This form of “everyday” criticism doesn’t always take place online or on social media, however it still has an impact on mothers who are just trying to do their best. 42% of mothers report that they felt unsure about their parenting decisions and techniques after receiving criticism from an outside source, while 37% of these mothers actually changed they way they parented their children.

So why all the hate?

Some argue that they’re providing constructive criticism to those mothers, and that they’re showing their support by providing their feedback and opinions on important topics. Mmhmmmm.

Sarah Clark, an associate research scientist from the University of Michigan, further discusses how mum-shaming also often stems from the shamer’s own insecurities about their own decision making on the same topic.

A study conducted by the University of Arizona, further found that in social group settings people may often feel the need to influence other people’s behaviour in an attempt to prevent or control “bad” behaviours.
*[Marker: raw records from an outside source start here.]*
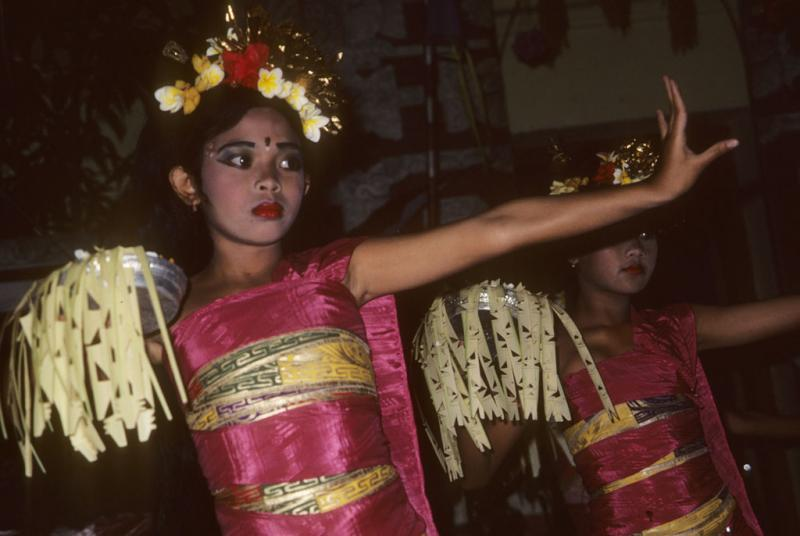 """<img typeof=""""foaf:Image"""" src=""""http://statelibrarync.org/learnnc/sites/default/files/images/bali_231.jpg"""" width=""""1024"""" height=""""686"""" alt=""""Dance in Bali"""" title=""""Dance in Bali"""" />"""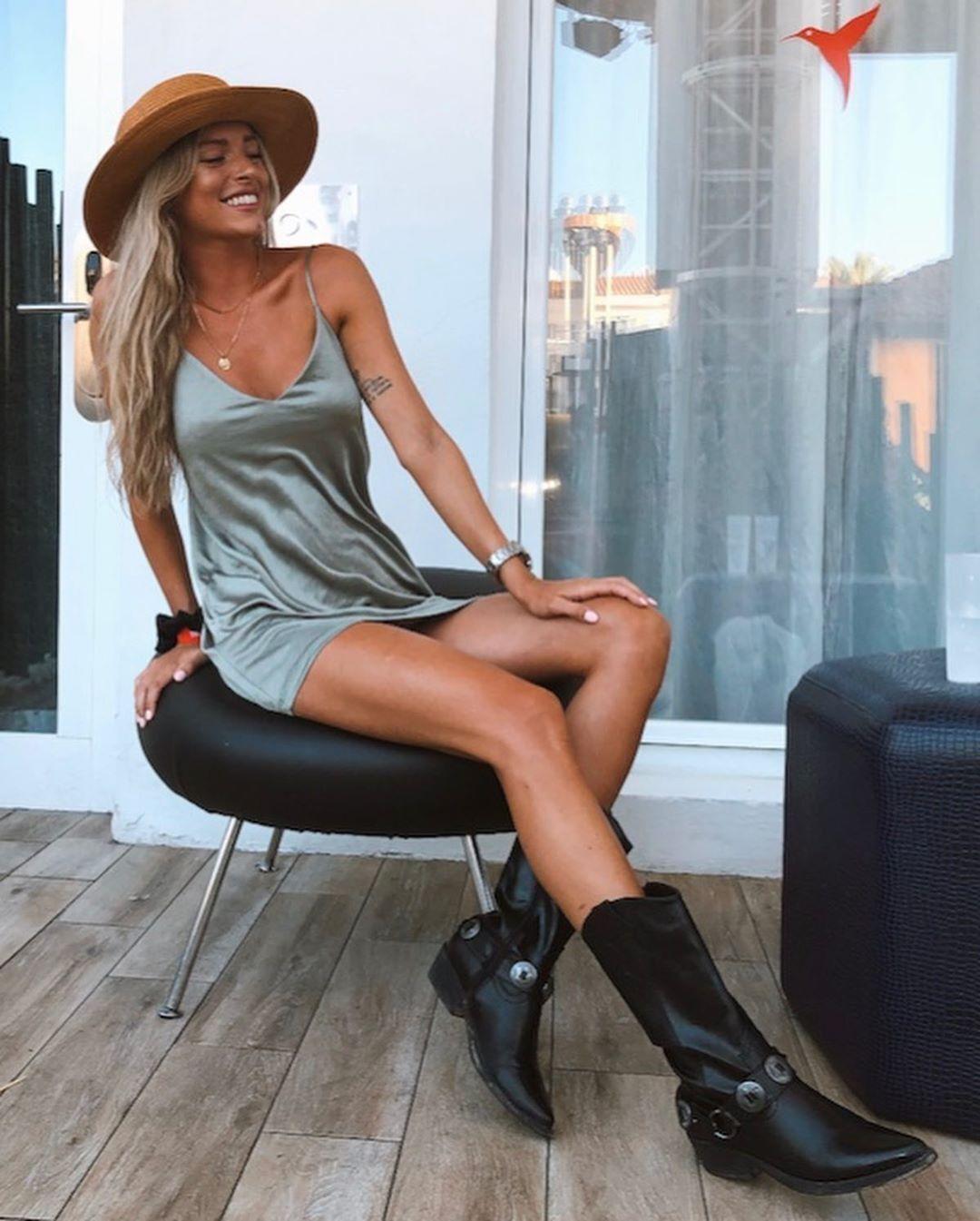 Марина Мунтанер в капелюсі, сірій сукні і чоботях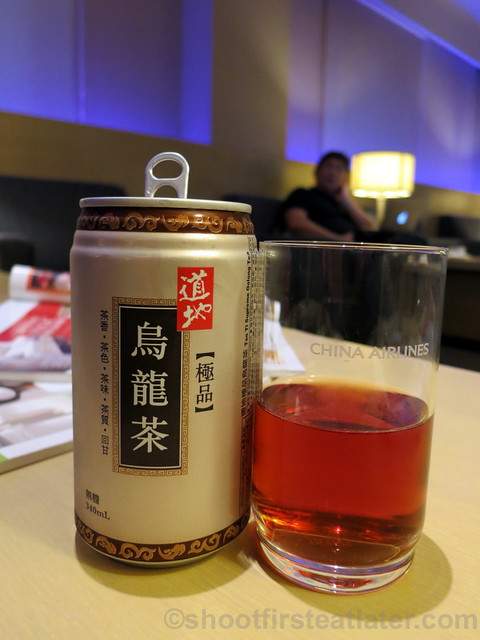 China Airlines Lounge in Taipei airport- canned oolong tea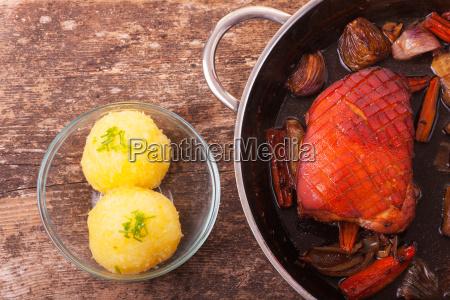 schweinebraten und kartoffelknoedel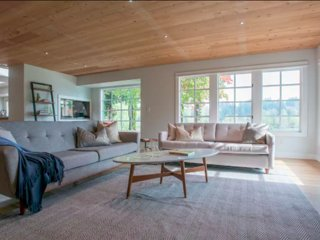 Beautiful spacious family room w/ panoramic views of river and 65inch 4K TV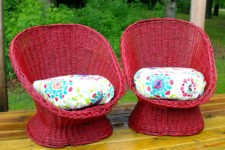 DIY red painted wicker chairs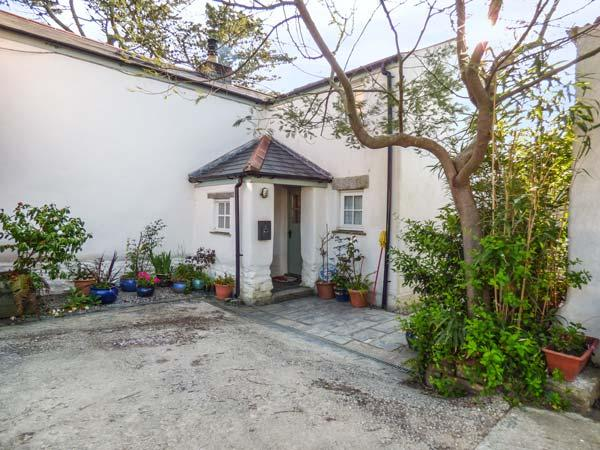 SWALLOWS FLIGHT, multi-fuel stove, private garden, pet-friendly, WiFi, in Goonhavern, Ref 937839 - Image 1 - Goonhavern - rentals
This is known as behavioural control and often stems from an individuals concern over being associated with what they would consider to be a “wrong-doer.” The wrongdoings are not always necessarily considered to be “bad” behaviours. However this does not stop the shamer from trying to influence behaviours and certain actions, simply because they do not want to be associated with somebody who does certain things differently to the supposed status quo.

It is even suggested that shamers feel guilt when another person acts wrongly, as they believe that they should have been able to prevent or predict the other person’s behaviour.

Regardless of the motive of the constructive” criticism, or the behavioural control justifications; the uncalled-for advice and shaming can not only cause parents to change the way they parent their children, but it can also cause parents to experience anxiety and further worry about the daunting task that is being a parent.

So the next time you feel the need to express your “concerns” and “worries” maybe just check in quickly with yourself, and really think about whether your suggestions or criticisms are truly necessarily.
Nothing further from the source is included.